Exercise requirements |
**A)** Using the passage on federal whistleblower laws, explain in one to three sentences why the federal government encourages whistleblowers to report violations.
**B)** Continue the passage on federal whistleblower laws from the point where it stops.

Provided passage |
# # # # #
Federal Whistleblower Laws

A list of all the whistleblower laws at the federal lever

A Summary of Federal Whistleblower Statutes

The United States has several whistleblower statutes that are designed to protect employees or individuals who have information that may be in the interest of public safety and health. The federal government encourages whistleblowers to report violations of the country’s laws, rules, or regulations in order to protect the general public. The country’s statutes cover various subject areas such as motor vehicle safety, environment conservation, nuclear safety, fraud, and food safety.

Table Of Contents

If you are looking for specific state whistleblower laws you can browse by state:


The following are federal whistleblower protections in the United States:

Clean Air Act

The Clean Air Act is a federal law that regulates air emissions across the United States. Under this act, employers are not allowed to discharge or in any way discriminate against an employee with respect to the employee's terms of employment, compensation, and privileges in retaliation for:

  • Commencing or causing a commence of a proceeding under this act or a proceeding for the administration or enforcement of any directive required by this act.
# # # # #
Data shown |
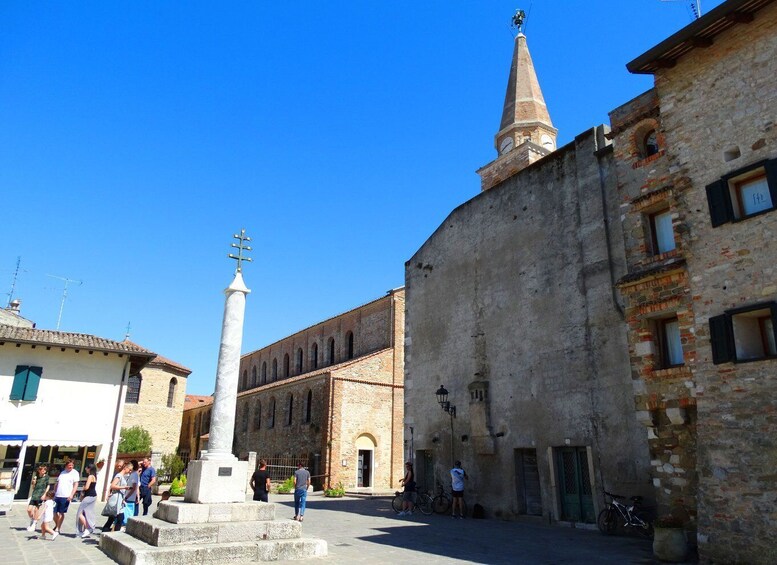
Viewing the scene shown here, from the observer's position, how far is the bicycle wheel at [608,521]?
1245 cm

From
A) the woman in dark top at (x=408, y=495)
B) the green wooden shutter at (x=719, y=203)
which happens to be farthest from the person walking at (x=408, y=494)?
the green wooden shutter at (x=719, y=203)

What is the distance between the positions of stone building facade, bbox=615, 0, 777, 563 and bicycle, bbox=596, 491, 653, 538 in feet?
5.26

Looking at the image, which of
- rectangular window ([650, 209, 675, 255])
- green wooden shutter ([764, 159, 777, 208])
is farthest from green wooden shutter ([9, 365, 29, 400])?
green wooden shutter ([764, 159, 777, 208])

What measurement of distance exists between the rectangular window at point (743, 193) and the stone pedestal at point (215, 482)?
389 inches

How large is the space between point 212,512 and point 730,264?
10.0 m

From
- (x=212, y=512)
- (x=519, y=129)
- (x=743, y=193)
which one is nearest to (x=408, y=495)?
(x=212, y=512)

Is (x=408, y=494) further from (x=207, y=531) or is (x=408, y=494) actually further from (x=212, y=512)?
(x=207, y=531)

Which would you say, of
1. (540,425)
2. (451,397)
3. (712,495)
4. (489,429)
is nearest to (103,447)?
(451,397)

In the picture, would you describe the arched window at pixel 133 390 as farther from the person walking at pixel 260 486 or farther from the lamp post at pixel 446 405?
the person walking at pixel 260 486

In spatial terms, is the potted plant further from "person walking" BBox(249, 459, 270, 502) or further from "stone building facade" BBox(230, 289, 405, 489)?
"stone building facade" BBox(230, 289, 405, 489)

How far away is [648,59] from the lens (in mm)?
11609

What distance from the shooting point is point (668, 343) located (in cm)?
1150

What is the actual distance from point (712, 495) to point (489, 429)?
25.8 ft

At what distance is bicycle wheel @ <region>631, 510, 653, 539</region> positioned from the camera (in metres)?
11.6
# # # # #
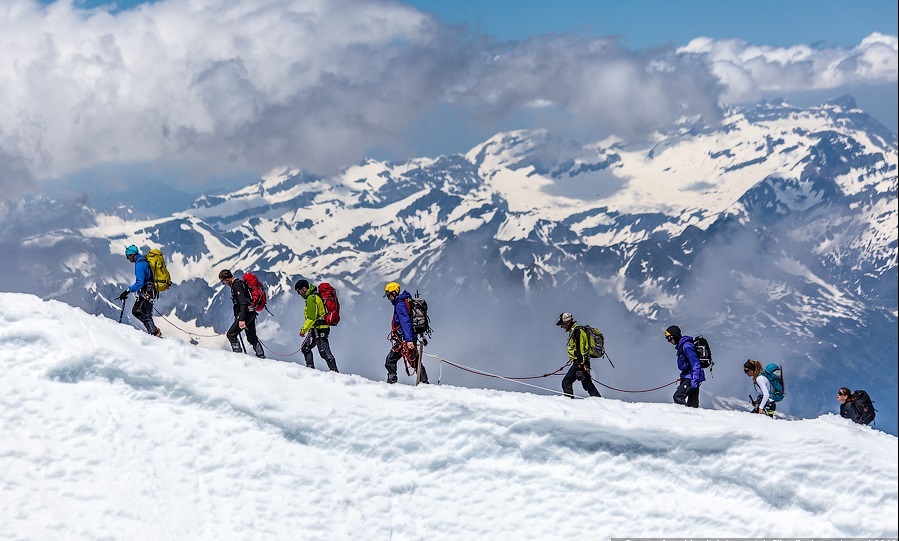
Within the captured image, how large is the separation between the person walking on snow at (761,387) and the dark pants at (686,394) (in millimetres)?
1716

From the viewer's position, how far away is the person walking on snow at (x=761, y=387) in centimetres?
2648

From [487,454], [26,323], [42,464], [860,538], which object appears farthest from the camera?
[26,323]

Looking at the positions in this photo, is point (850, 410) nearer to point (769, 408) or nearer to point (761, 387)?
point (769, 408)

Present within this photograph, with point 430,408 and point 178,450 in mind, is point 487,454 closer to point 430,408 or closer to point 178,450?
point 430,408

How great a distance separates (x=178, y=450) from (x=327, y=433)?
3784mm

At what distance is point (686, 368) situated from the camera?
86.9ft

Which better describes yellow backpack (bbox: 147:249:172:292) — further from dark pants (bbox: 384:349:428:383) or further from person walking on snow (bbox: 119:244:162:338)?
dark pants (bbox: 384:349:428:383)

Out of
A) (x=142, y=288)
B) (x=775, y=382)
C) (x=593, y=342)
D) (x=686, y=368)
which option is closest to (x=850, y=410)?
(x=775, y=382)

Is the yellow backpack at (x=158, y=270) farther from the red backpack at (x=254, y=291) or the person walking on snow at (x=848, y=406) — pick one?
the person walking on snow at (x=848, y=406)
# # # # #
Results |
**A)** The federal government encourages whistleblowers to report violations of the country's laws, rules, or regulations in order to protect the general public.

**B)**
  • Testifying or intending to testify in a proceeding related to this act.
  • Assisting or participating in any manner in a proceeding related to this act.

Filing

Complaints under this act should be filed with the secretary of labor within 30 days of the retaliation.

42 U.S.C. § 7622(a).

Commercial Motor Vehicle Safety Act (CMVSA)

The CMSV regulates drivers of commercial motor vehicles by creating a national system of standards and testing. Under this act, it is against the law for an employer to discharge, alter terms of employment, or in any way discriminate against an employee in retaliation for:

  • Filing a complaint or instituting a proceeding related to a violation of this act.
  • Testifying or intending to testify in a proceeding concerning a violation of this act.
  • Refusing to operate a motor vehicle that violates the standards set by this act or one that is in an unsafe condition.

Filing

Complaints under this act should be filed with the secretary of labor within 180 days of the retaliatory action.

49 U.S.C. § 31105(a).

Comprehensive Environmental Response Compensation and Liability Act of 1980 (CERCLA)

The CERCLA, which is also known as Superfund, is an act that provides funds to facilitate the cleanup of abandoned hazardous waste sites, spills, and other emergency releases of pollutants and contaminants into the environment. The act also has the mandate of seeking the parties responsible for the release of pollutants into the environment in order to assure their cooperation in the cleanup.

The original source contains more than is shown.